Brewers in August: Lucky or Genuinely Good?




Even if the run is finally coming to an end, August was one heck of a month for the Milwaukee Brewers.  To briefly recap, the club won 21 of 28 games, tacked 5 onto their division lead, and made the cover of Sports Illustrated, though the jury is still out on the merits of the latter.

Now that the team has cooled off as the calendar has turned, it seems like a good time to try and figure out what exactly happened over the past month, looking at some of the individual performances and good fortune that led to what will probably be known as a month to remember.

What was amazing about last month from a statistical perspective was that the Brewers were not only winning 75% of their games, but were scoring and allowing runs at a pace consistent with such a high win total. Luck was certainly a factor in the tear, but it didn’t show up in the form of a lot of cheap wins.  The Brewers scored 4.92 runs per game over the course of the month and allowed 3.5, good for a 20-8 pythagorean record — only one short of their actual total.

Also, despite an 8-3 record in 1 and 2 run games, the team won nearly as many games (7) by at least 5 runs. For a team to pull this kind of streak off, they have to hit, pitch, and field at a very high (and probably unsustainable) level. Today, we’ll look at the players that contributed the most in each department, and whether or not we can expect production even close to that of the last month going forward.

Starting on offense, it’s worth noting that not every bat in the lineup was healthy or productive. Nyjer Morgan, Yuniesky Betancourt, and Jonathon Lucroy were all worse than their normal selves over the course of a month in which Rickie Weeks and Carlos Gomez didn’t play a game, but were all picked up by some incredible stretches by their teammates. Ryan Braun (.369/.436/.621) and Corey Hart (.321/.385/.594) flat out mashed, while Prince Fielder (.284/.387/.490) and Casey McGehee (.260/.324/.480) proved solid in concert with small-sample magic by Mark Kotsay and George Kottaras.

But, as you can imagine, a lot of the offensive success isn’t really sustainable under any circumstances.  Braun certainly won’t hit .410 on balls in play this month, and don’t hold your breath in anticipation of Hart continuing to put nearly a quarter of his fly balls over the fence, just like the team as a whole won’t average five runs per game for the rest of the year, as all the guys listed in the last sentence will cool off eventually. However, that’s not a big deal right now, as the Crew’s offense will still be above average even if they regress, and in order to blow the lead the Brewers amassed while on their tear, they would pretty much have to get shut out for the next 20 games in a row.

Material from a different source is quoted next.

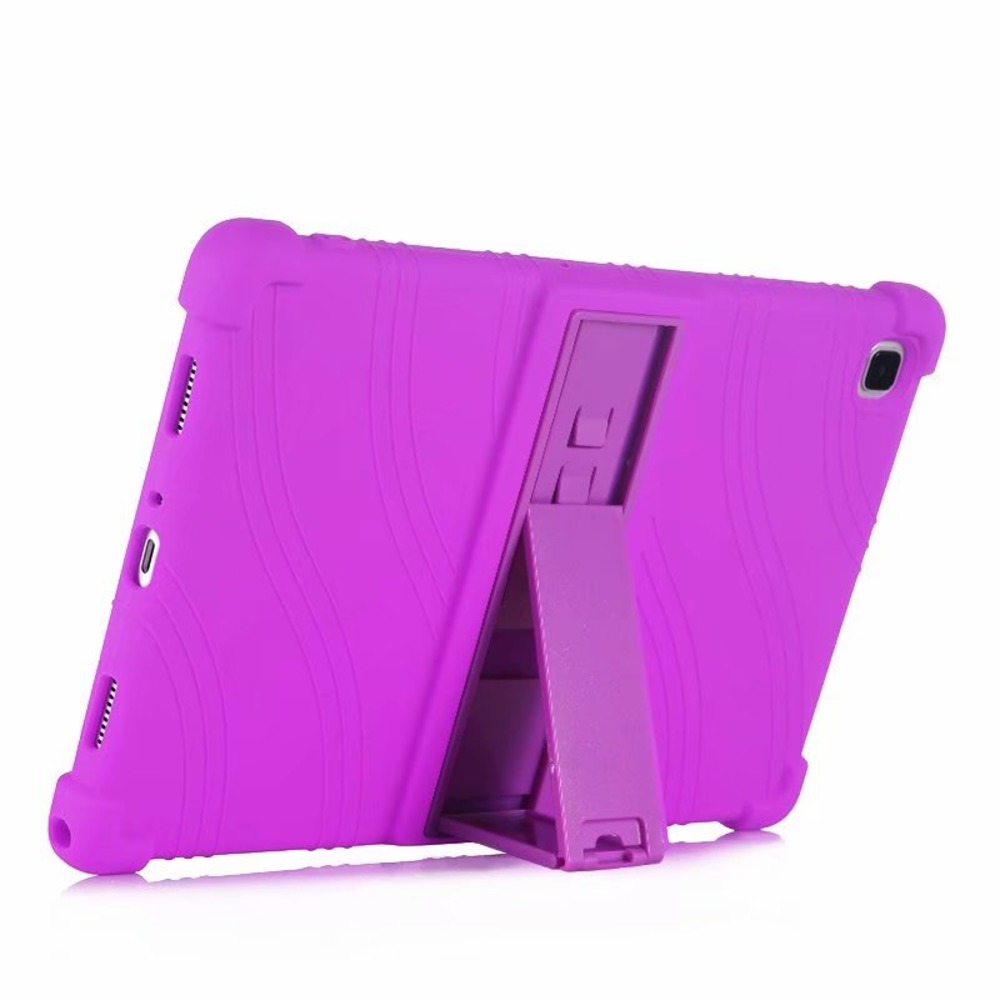FUNDA PARA XIAOMI REDMI PAD SE 11' GOMAS CON PARANTE MORADA RESISTENTE - 1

It’s basically the same story on the other side of the ball, though the difficulties in differentiating between good pitching and good fielding. The Brewers were significantly better than usual at both in August, and by looking at the numbers, you can see the ways in which the performances are intertwined. Shaun Marcum posted a 2.95 ERA in 39 August innings, thanks in large part to the fact that the guys behind him converted 74% of the balls hitters put into play against him into outs.  On the other hand, you could also say (if you believe in such things) that by making hitters put the ball in play (only 4.7 K/9 and 2.5 BB/9), Marcum forced weak contact and kept fielders on their toes.

Chris Narveson (3.09 ERA) made his presence known with two solid starts, and Marco Estrada provided three in his absence. Yovani Gallardo was dealing and posting peripheral statistics to match, while Randy Wolf would have ended up with deceptively shiny numbers had he not gotten pounded on the month’s final day. Add in defense-supported late-inning dominance by John Axford, K-Rod, and Takashi Saito, and you have a team that was clicking on all cylinders.

Of course, the big question is just how far above the team’s true talent level all of this was. That is very hard to answer until the season is over, but let me close by saying this: The Brewers aren’t a 21-7 team now any more than they were a 14-20 team in May. Teams get hot and teams get cold, but it’s important to look at these as small samples that should be looked at within the context of a whole season, not as the absolute truth about a team. Just imagine if you had only seen, say, the first month the 2007 Brewers played or the last month the 2008 Brewers limped through. When put in the proper context, it becomes rather obvious that some regression is inevitable, but thanks to the games won during the stretch, it won’t really matter.